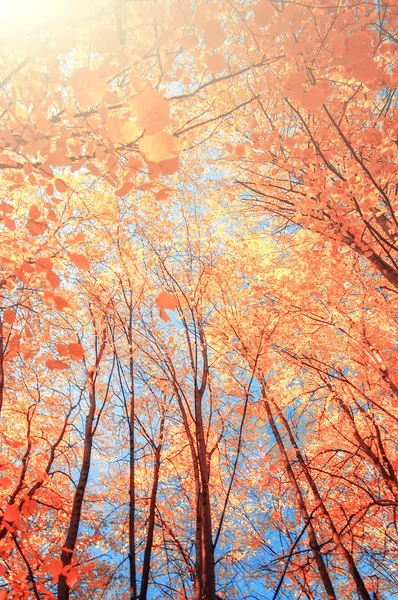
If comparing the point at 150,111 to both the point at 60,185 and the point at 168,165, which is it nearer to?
the point at 168,165

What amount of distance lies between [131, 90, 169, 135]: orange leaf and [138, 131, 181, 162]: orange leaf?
3 cm

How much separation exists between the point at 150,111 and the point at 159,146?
0.13 metres

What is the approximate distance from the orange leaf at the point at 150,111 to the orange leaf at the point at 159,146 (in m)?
0.03

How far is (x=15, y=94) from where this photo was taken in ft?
5.71

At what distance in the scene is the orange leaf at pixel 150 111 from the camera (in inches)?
45.1

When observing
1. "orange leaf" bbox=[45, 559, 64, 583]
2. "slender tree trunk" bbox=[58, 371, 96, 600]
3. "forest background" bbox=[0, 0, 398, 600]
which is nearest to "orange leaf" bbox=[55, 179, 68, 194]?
"forest background" bbox=[0, 0, 398, 600]

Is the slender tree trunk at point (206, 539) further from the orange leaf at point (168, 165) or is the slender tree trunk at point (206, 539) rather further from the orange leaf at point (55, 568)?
the orange leaf at point (168, 165)

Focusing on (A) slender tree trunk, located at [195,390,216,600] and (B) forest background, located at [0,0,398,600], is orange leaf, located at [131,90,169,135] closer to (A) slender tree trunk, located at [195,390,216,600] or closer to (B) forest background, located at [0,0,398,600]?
(B) forest background, located at [0,0,398,600]

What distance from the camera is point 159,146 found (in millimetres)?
1159

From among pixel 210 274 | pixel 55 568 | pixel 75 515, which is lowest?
pixel 55 568

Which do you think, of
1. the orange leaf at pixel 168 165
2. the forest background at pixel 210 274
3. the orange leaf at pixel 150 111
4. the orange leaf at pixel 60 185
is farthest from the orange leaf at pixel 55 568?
the orange leaf at pixel 150 111

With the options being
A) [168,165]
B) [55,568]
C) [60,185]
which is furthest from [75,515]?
[168,165]

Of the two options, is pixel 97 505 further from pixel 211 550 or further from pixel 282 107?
pixel 282 107

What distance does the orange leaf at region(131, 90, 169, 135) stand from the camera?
1146 mm
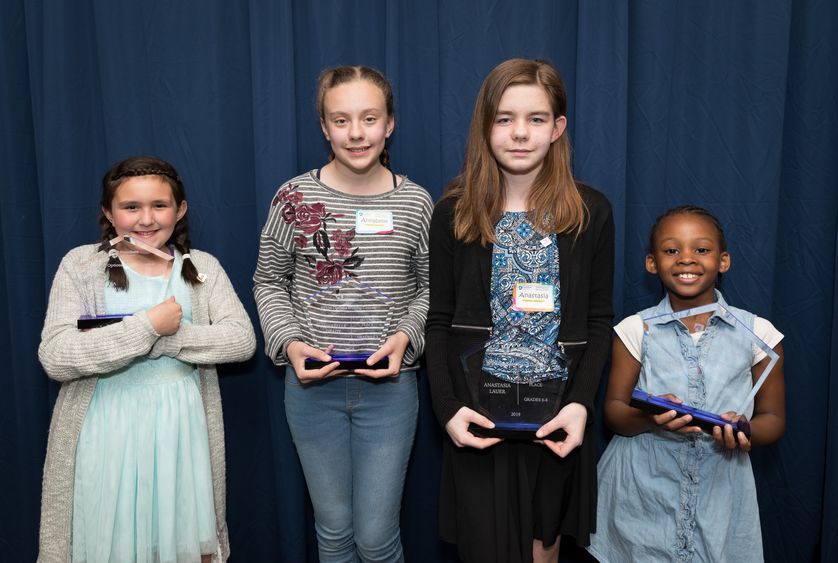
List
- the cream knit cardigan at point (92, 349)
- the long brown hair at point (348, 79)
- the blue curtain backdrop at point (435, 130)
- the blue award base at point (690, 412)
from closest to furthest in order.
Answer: the blue award base at point (690, 412) < the cream knit cardigan at point (92, 349) < the long brown hair at point (348, 79) < the blue curtain backdrop at point (435, 130)

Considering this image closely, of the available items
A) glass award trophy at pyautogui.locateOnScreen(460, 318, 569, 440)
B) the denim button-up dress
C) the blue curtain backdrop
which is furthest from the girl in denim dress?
the blue curtain backdrop

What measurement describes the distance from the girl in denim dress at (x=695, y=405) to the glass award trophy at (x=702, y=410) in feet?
0.05

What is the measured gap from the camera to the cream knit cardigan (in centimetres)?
166

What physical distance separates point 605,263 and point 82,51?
2.00 metres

#### [Task directions]
Extract exactly the lines between the line containing "Considering this image" and the end of the data, including both.

#### [Full answer]
Considering this image closely, of the available items
A) glass award trophy at pyautogui.locateOnScreen(460, 318, 569, 440)
B) the denim button-up dress
C) the blue curtain backdrop
which is furthest from the girl in denim dress?
the blue curtain backdrop

What measurement describes the distance from the girl in denim dress at (x=695, y=405) to the glass award trophy at (x=702, y=410) in feet?
0.05

What is the measured gap from the camera to the cream knit cardigan (in centimetres)?
166

What physical distance separates point 605,263 and point 82,51?
2.00 metres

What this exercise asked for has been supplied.